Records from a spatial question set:
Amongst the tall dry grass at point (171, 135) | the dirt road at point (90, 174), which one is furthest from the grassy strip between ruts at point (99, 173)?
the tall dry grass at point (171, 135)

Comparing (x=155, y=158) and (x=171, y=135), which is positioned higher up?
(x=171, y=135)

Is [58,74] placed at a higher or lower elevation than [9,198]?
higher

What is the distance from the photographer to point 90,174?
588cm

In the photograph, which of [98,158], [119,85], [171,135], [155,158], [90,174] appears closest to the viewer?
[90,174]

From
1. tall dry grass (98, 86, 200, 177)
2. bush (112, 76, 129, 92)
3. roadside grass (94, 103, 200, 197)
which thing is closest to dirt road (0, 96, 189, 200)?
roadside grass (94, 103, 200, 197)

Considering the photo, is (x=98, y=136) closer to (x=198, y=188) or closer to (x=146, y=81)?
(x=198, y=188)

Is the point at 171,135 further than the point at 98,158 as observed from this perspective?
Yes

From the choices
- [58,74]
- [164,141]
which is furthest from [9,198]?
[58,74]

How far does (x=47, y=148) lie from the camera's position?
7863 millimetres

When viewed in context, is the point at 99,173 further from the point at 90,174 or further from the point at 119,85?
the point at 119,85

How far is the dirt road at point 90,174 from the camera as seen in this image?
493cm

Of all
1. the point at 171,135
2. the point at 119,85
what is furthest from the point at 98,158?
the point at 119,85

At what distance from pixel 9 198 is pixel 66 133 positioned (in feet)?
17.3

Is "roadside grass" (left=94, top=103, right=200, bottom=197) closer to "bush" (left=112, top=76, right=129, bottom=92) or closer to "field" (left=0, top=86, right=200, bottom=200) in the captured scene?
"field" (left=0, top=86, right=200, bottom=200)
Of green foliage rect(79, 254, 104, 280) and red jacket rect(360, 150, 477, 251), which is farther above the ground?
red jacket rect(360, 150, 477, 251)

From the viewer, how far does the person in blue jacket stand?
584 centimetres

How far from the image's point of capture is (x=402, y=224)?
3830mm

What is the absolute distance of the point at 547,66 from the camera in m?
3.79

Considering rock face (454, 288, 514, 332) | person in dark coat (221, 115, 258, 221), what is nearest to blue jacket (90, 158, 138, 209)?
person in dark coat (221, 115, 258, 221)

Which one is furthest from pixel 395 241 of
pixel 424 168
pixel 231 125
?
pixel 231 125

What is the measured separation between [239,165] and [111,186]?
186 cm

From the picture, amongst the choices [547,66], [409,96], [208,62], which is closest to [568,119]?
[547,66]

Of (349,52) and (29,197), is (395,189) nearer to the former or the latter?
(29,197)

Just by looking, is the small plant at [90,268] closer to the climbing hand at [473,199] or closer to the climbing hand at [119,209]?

Instructions for the task: Rewrite the listing above, swapping each "dirt road" for "gravel road" and leaving everything else as it stands.

Response for this exercise:
Amongst the tall dry grass at point (171, 135) | the gravel road at point (90, 174), which one is furthest from the grassy strip between ruts at point (99, 173)?
the tall dry grass at point (171, 135)

Comparing (x=155, y=158) and (x=171, y=135), which is positioned higher up?
(x=171, y=135)

Is [58,74] placed at a higher or lower elevation than [9,198]?
higher

What is the distance from the photographer to point 90,174?
588cm

In the photograph, which of [98,158], [119,85], [171,135], [155,158], [90,174] appears closest to the viewer?
[90,174]

From
1. tall dry grass (98, 86, 200, 177)
2. bush (112, 76, 129, 92)
3. roadside grass (94, 103, 200, 197)
which thing is closest to gravel road (0, 96, 189, 200)?
roadside grass (94, 103, 200, 197)

Considering the photo, is (x=98, y=136) closer to (x=198, y=188) or closer to (x=146, y=81)?
(x=198, y=188)

Is the point at 171,135 further than the point at 98,158 as observed from this perspective?
Yes

From the choices
- [58,74]
- [164,141]
which is furthest from [9,198]?
[58,74]

How far does (x=47, y=148) lie from the camera's position?
7863 millimetres

When viewed in context, is the point at 99,173 further from the point at 90,174 or further from the point at 119,85?
the point at 119,85

How far is the gravel road at point 90,174 from the camera as seen in this image?
493cm

Of all
1. the point at 171,135
2. the point at 119,85
what is furthest from the point at 98,158?
the point at 119,85

At what distance from pixel 9 198 is pixel 66 133 positioned (in feet)?
17.3

Is "roadside grass" (left=94, top=103, right=200, bottom=197) closer to "bush" (left=112, top=76, right=129, bottom=92) or closer to "field" (left=0, top=86, right=200, bottom=200) in the captured scene?
"field" (left=0, top=86, right=200, bottom=200)
Of green foliage rect(79, 254, 104, 280) and red jacket rect(360, 150, 477, 251), which is farther above the ground?
red jacket rect(360, 150, 477, 251)

From the viewer, how far does the person in blue jacket stand?
584 centimetres

How far from the image's point of capture is (x=402, y=224)?
3830mm

What is the absolute distance of the point at 547,66 from the camera in m?
3.79

Considering rock face (454, 288, 514, 332) | person in dark coat (221, 115, 258, 221), what is nearest to blue jacket (90, 158, 138, 209)?
person in dark coat (221, 115, 258, 221)

Which one is furthest from pixel 395 241 of
pixel 424 168
pixel 231 125
?
pixel 231 125

What is the measured separation between [239,165] and [111,186]?
186 cm

From the picture, amongst the choices [547,66], [409,96], [208,62], which is closest to [568,119]?
[547,66]

Of (349,52) and (29,197), is (395,189) nearer to the former or the latter?
(29,197)

Just by looking, is the small plant at [90,268] closer to the climbing hand at [473,199] or closer to the climbing hand at [119,209]?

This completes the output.